Ready to see how easy it can be to put AI to work for your support team? Get started with eesel AI for free, and you can have your first AI agent live in under five minutes.
Frequently asked questions
Modular AI alternatives encompass a range of platforms designed for various AI development and deployment needs, unlike Modular AI which focuses on building a foundational AI software stack. You might consider them if your goal is immediate business application, managing the full ML lifecycle, or simply accessing affordable GPU infrastructure, rather than low-level AI engineering.
Yes, RunPod is a prime example among the Modular AI alternatives that offers raw, on-demand GPU instances at competitive prices. It’s ideal for developers and researchers who need affordable computing power for training or running models and are comfortable managing their own software stack.
For immediate business value in areas like customer service and ITSM automation, eesel AI stands out among the Modular AI alternatives.

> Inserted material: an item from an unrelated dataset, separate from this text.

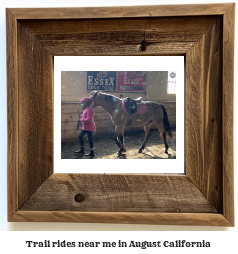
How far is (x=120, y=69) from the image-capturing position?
1.65 ft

It’s an application-layer solution that integrates with existing help desks and knowledge bases to automate support rapidly, without requiring any low-level AI development.
Modular AI’s core mission is to prevent vendor lock-in by creating a hardware-agnostic AI stack. Many of the listed Modular AI alternatives, like RunPod or NVIDIA Triton, offer more control over infrastructure or are open-source, reducing reliance on a single vendor. However, platforms like Google Vertex AI inherently tie you into a specific cloud ecosystem.
When evaluating Modular AI alternatives, consider your primary end goal: are you building fundamental AI tech or solving a specific business problem? Also, assess your team’s technical skills to determine if you need a fully managed platform or can handle infrastructure. Finally, don’t overlook user experience and ease of implementation to ensure quick adoption and value.
Yes, NVIDIA Triton Inference Server is a prominent open-source option among the Modular AI alternatives specifically designed for high-performance model serving. It allows teams to deploy trained AI models from various frameworks on diverse hardware setups without direct software costs.